◆ **Stored data**:
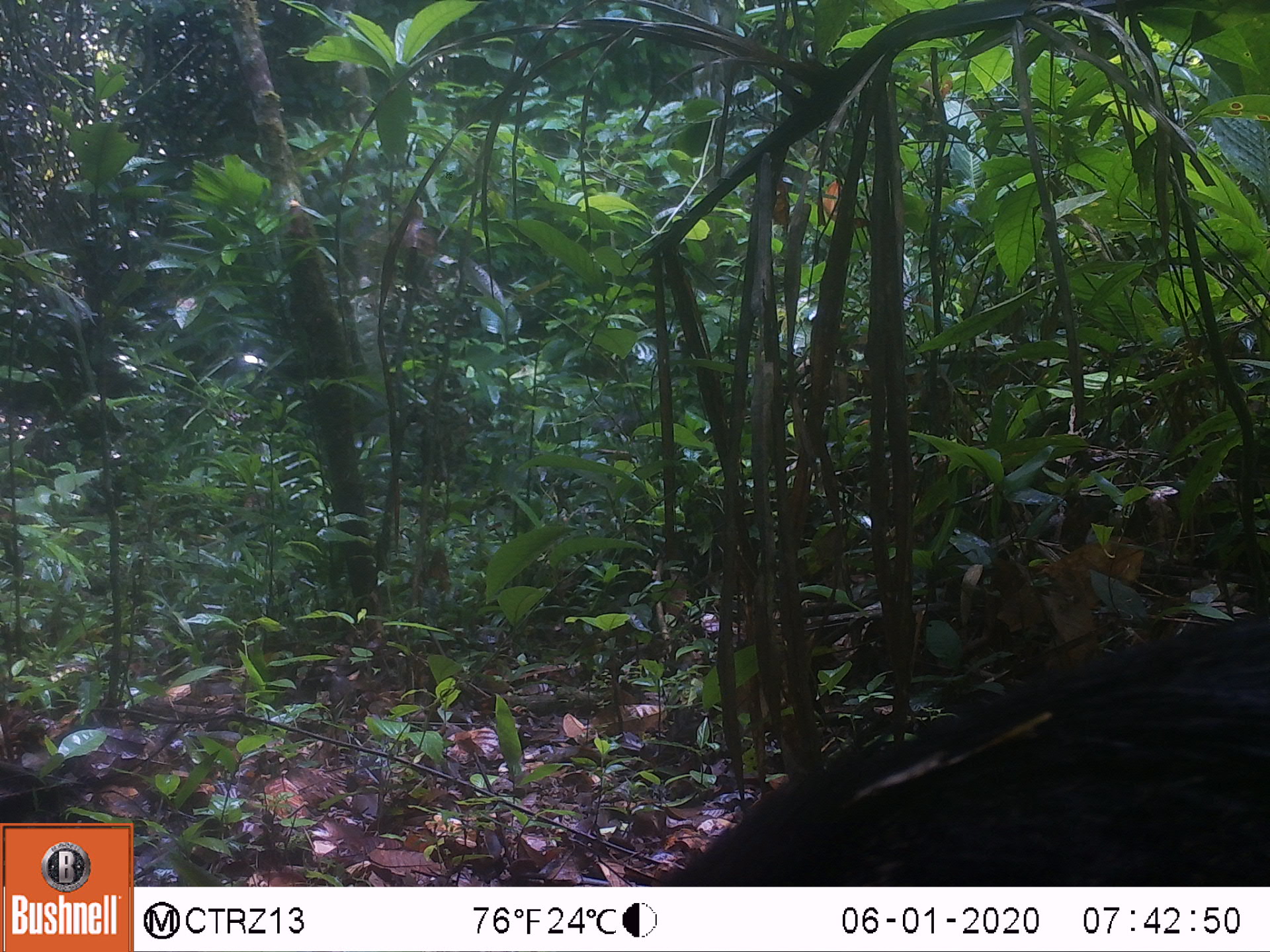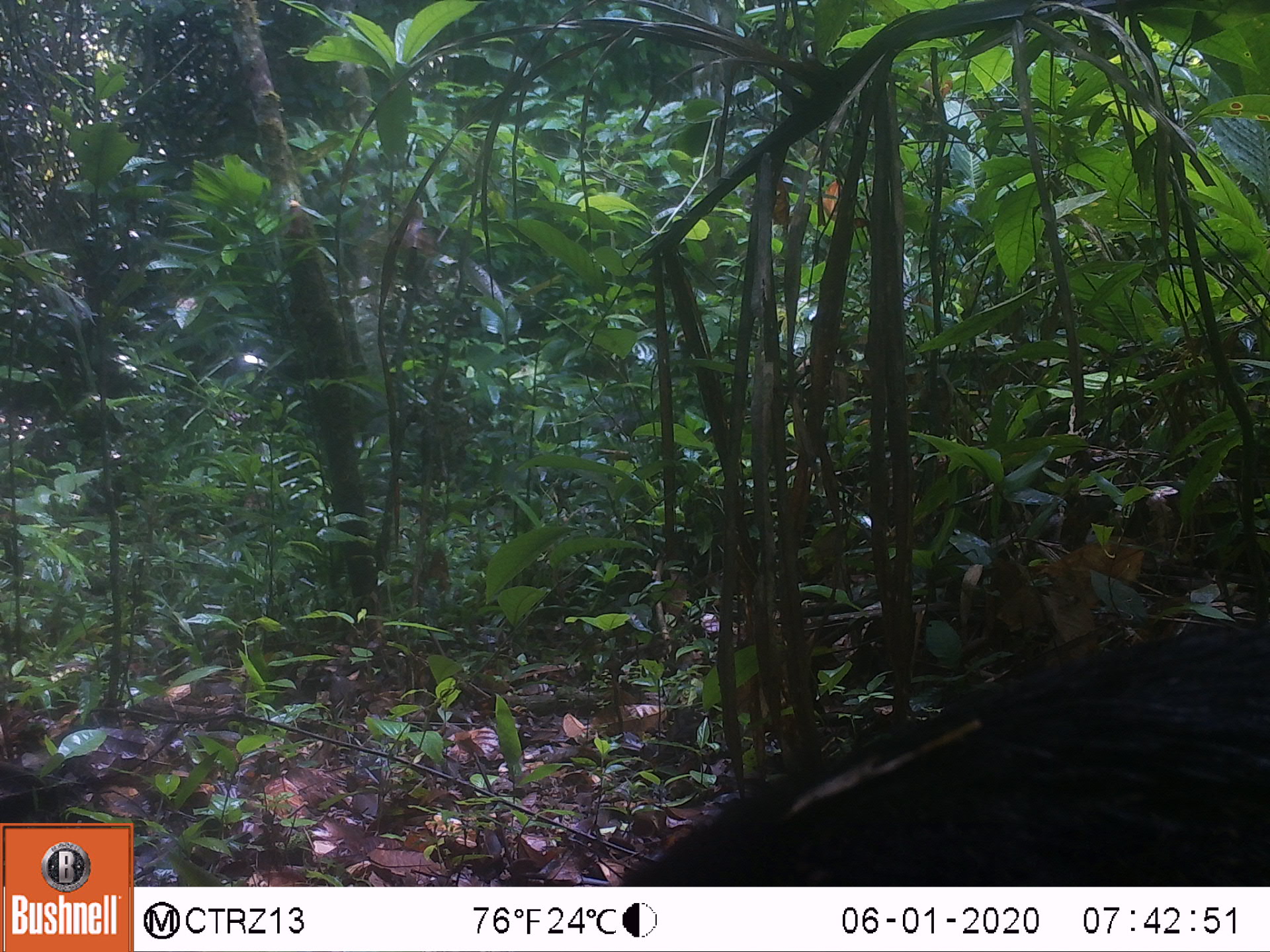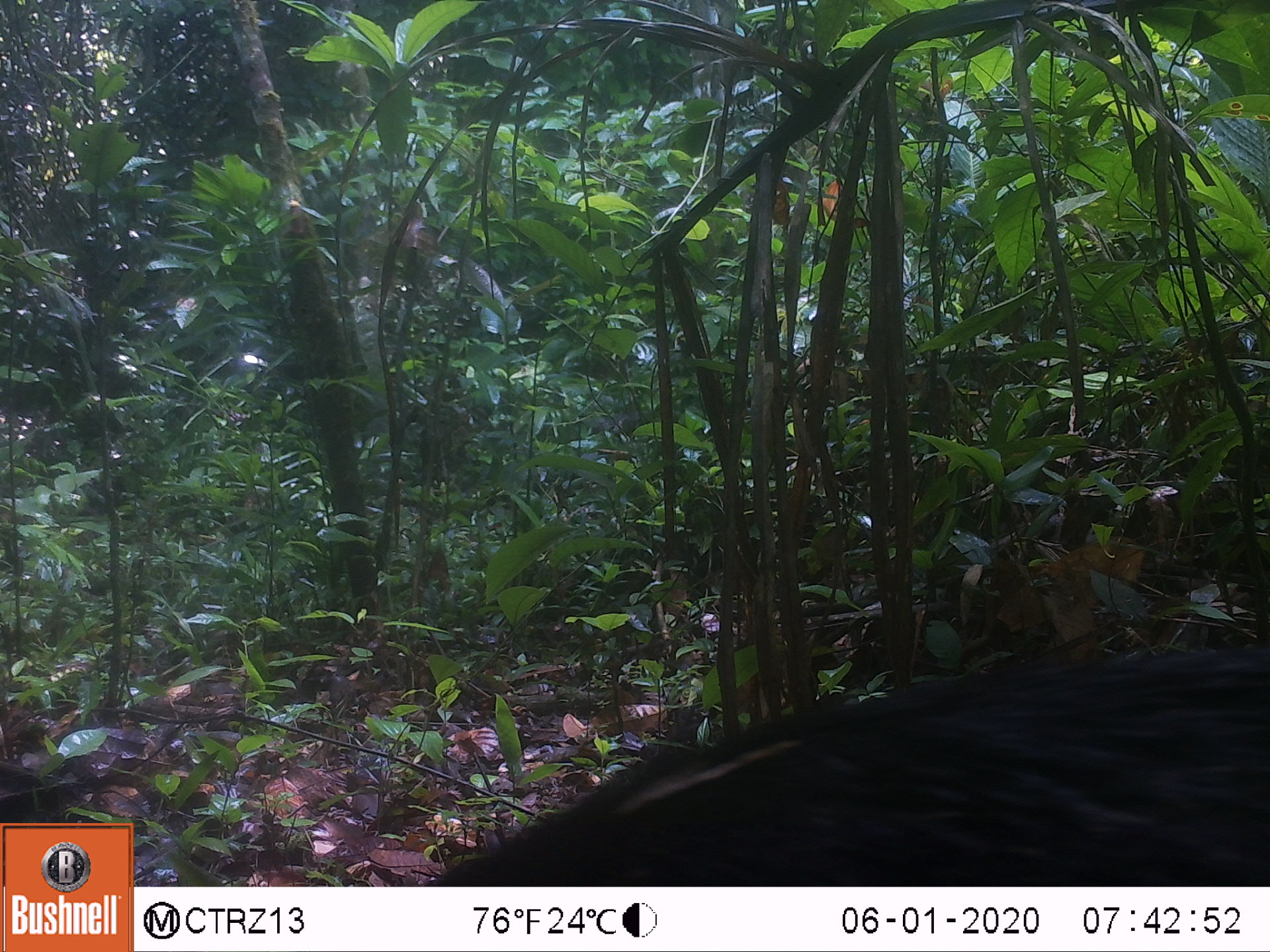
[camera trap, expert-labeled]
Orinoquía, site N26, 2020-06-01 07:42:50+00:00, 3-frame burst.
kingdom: Animalia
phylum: Chordata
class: Mammalia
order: Artiodactyla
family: Tayassuidae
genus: Pecari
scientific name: Pecari tajacu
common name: collared peccary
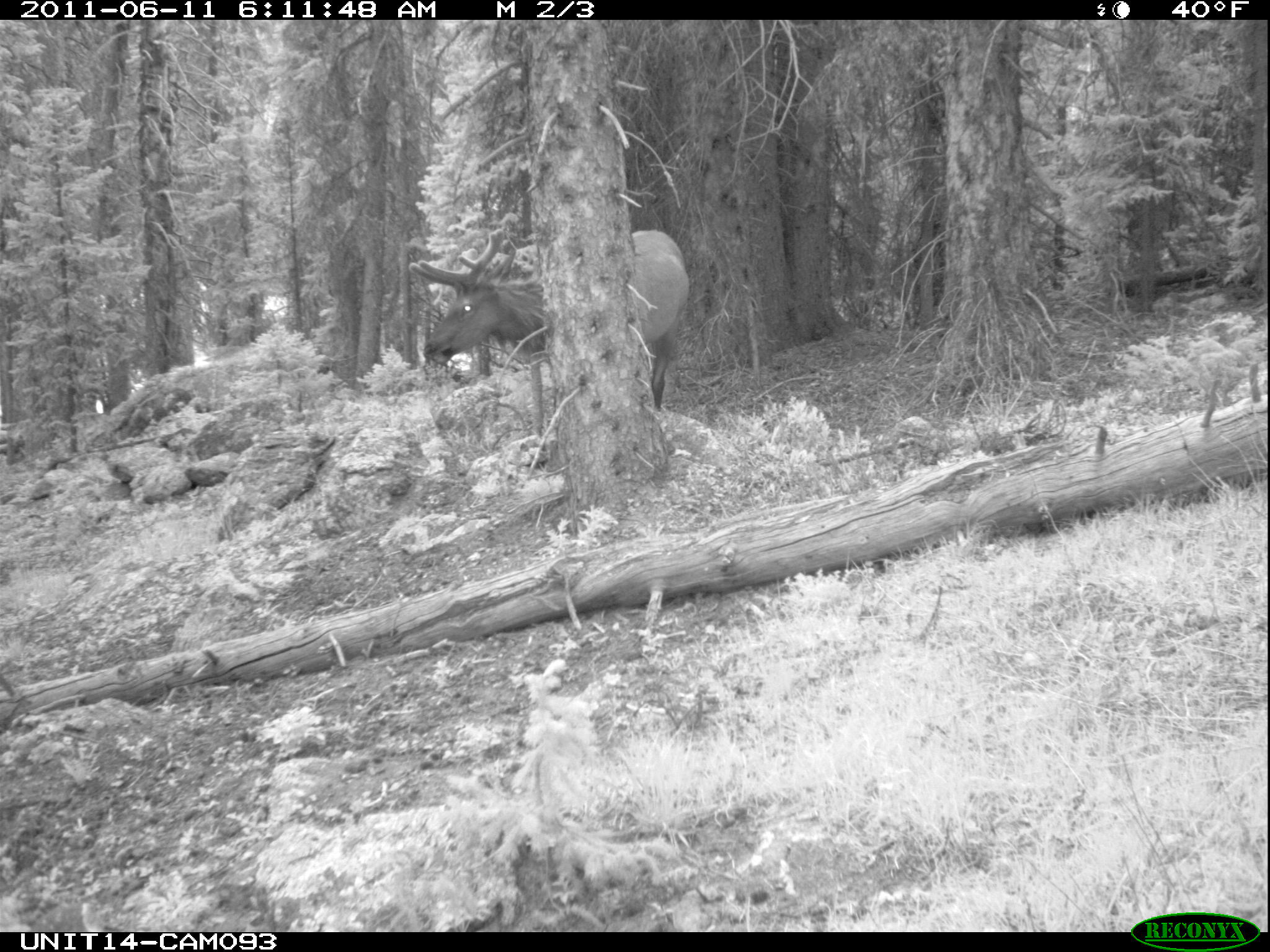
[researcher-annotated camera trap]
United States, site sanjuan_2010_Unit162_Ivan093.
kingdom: Animalia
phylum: Chordata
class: Mammalia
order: Artiodactyla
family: Cervidae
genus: Cervus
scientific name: Cervus elaphus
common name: red deer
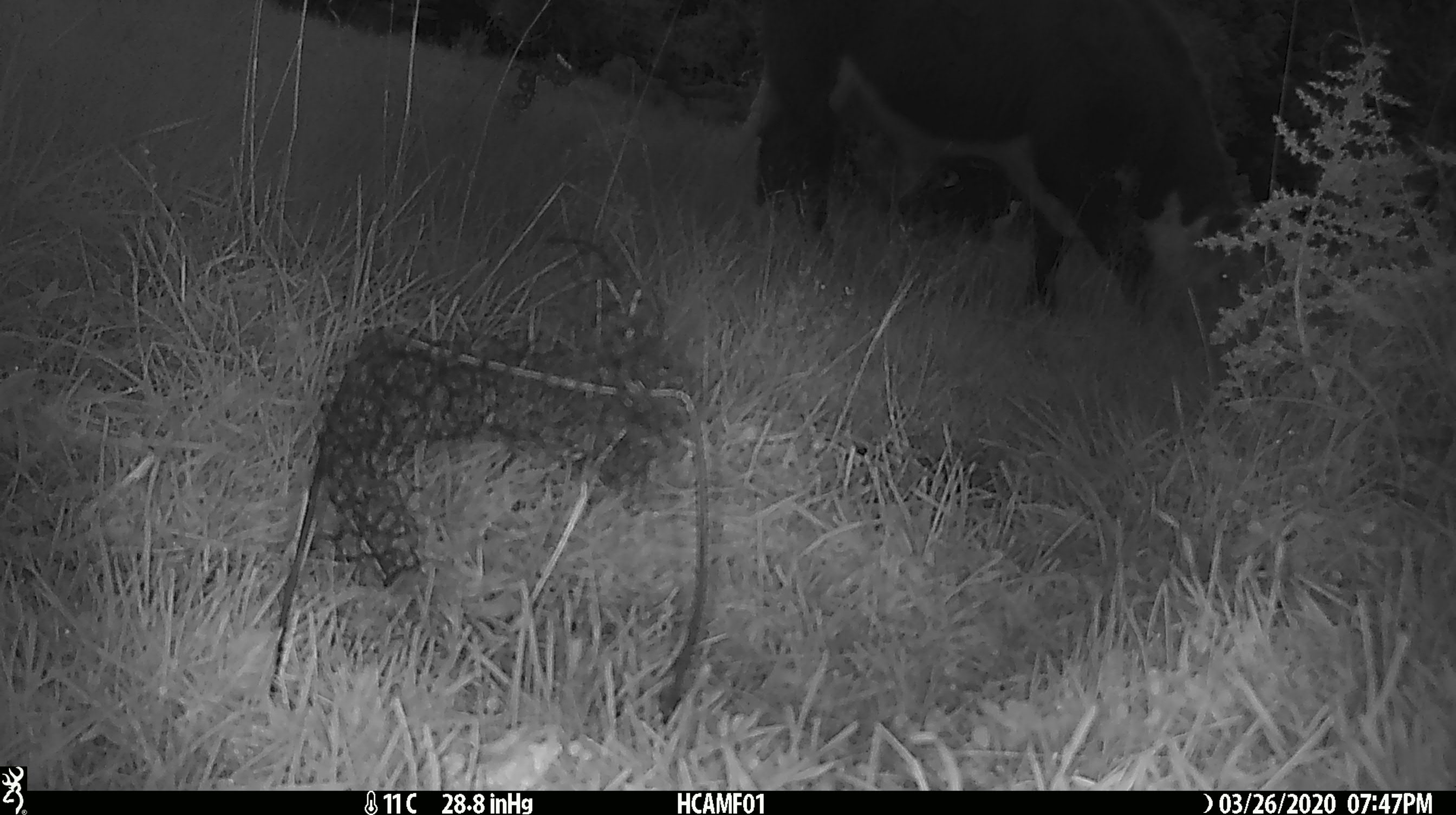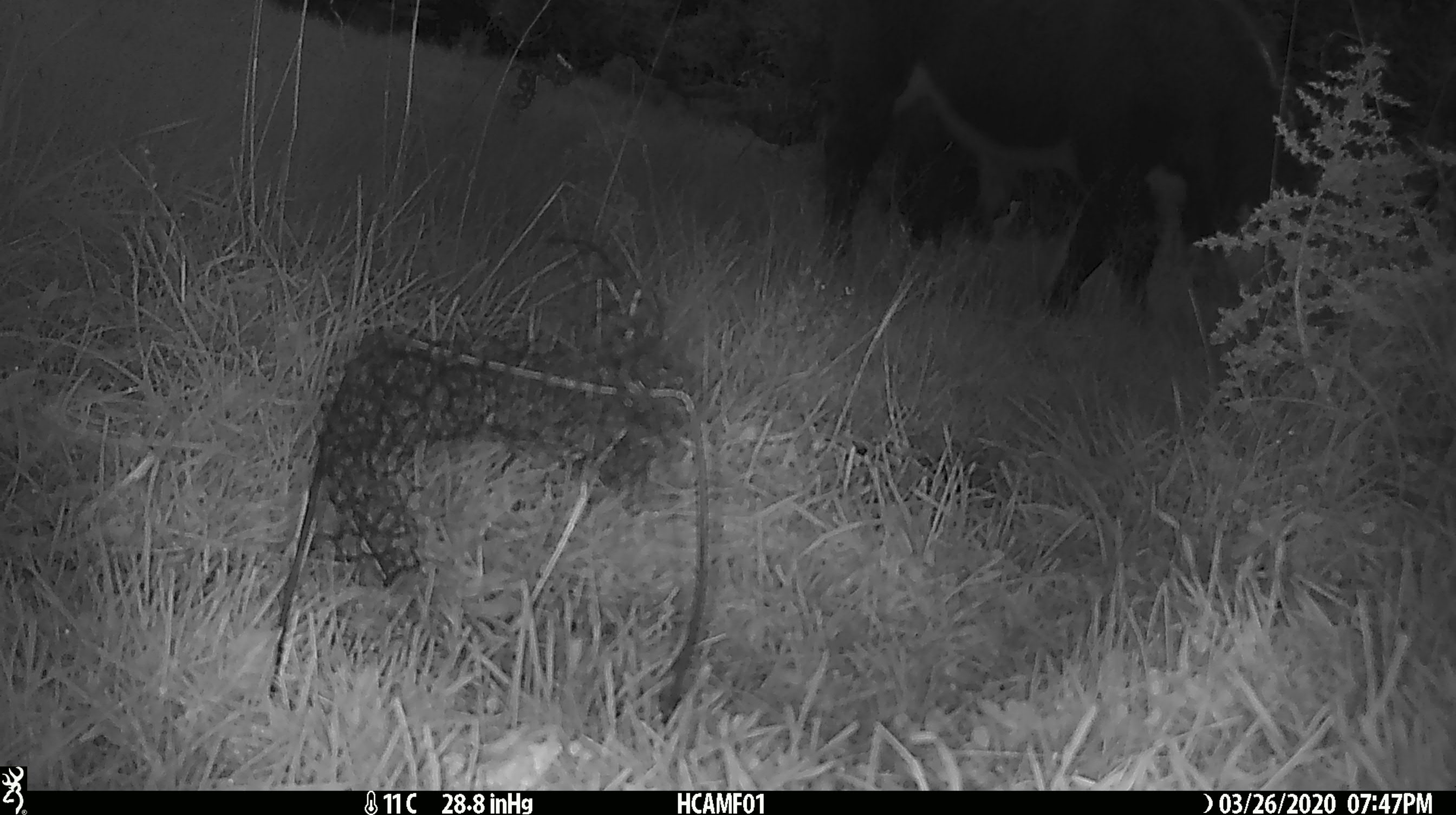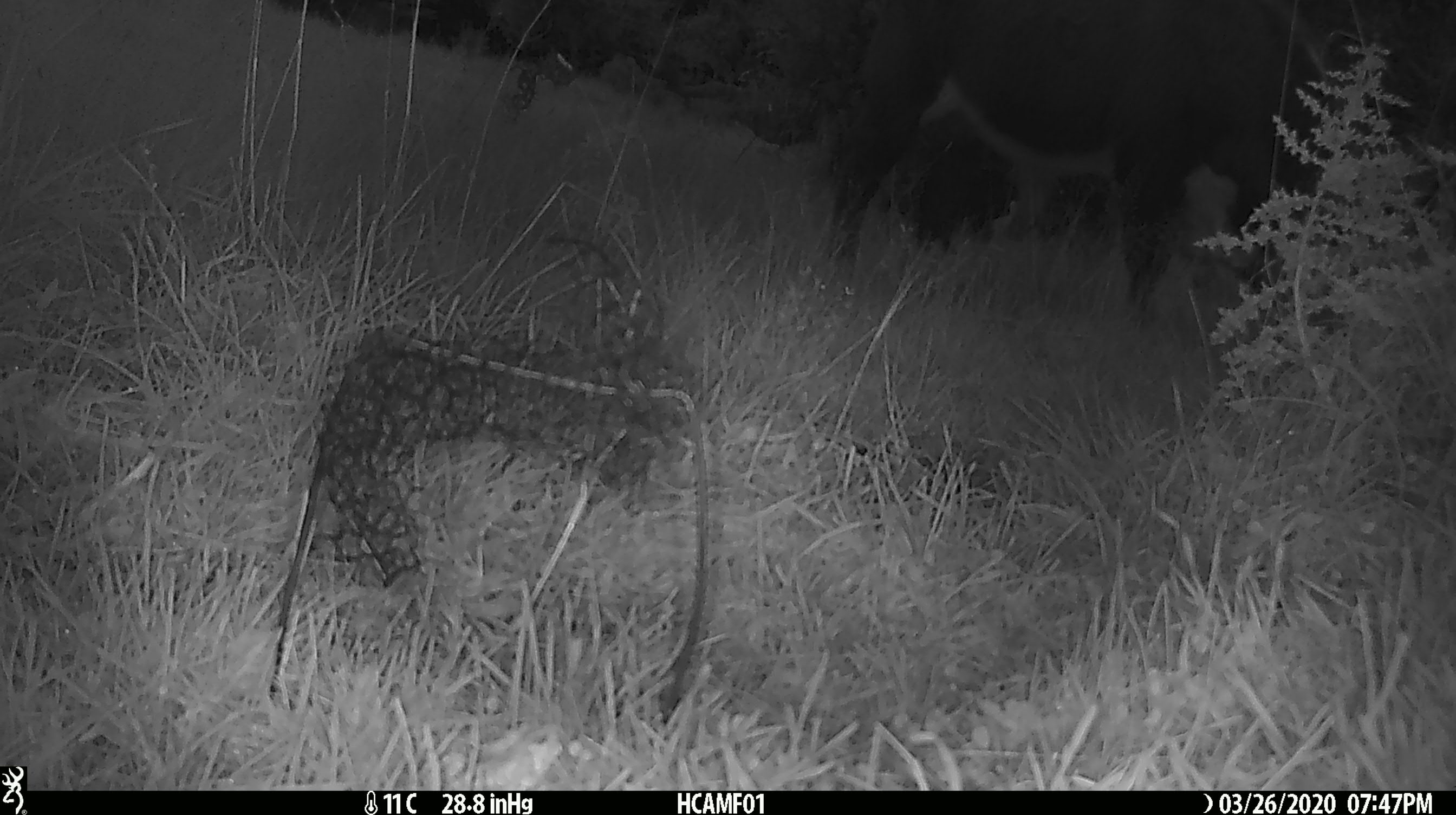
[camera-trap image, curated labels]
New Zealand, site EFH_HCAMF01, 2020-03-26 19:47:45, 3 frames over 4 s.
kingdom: Animalia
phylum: Chordata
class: Mammalia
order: Artiodactyla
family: Bovidae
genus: Bos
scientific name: Bos taurus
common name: domestic cow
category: cow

◆ **Exercise objective**: The reply should hold every entry above, given again exactly, but not a single picture.

◆ **Written solution**:
[camera trap, expert-labeled]
Orinoquía, site N26, 2020-06-01 07:42:50+00:00, 3-frame burst.
kingdom: Animalia
phylum: Chordata
class: Mammalia
order: Artiodactyla
family: Tayassuidae
genus: Pecari
scientific name: Pecari tajacu
common name: collared peccary
[researcher-annotated camera trap]
United States, site sanjuan_2010_Unit162_Ivan093.
kingdom: Animalia
phylum: Chordata
class: Mammalia
order: Artiodactyla
family: Cervidae
genus: Cervus
scientific name: Cervus elaphus
common name: red deer
[camera-trap image, curated labels]
New Zealand, site EFH_HCAMF01, 2020-03-26 19:47:45, 3 frames over 4 s.
kingdom: Animalia
phylum: Chordata
class: Mammalia
order: Artiodactyla
family: Bovidae
genus: Bos
scientific name: Bos taurus
common name: domestic cow
category: cow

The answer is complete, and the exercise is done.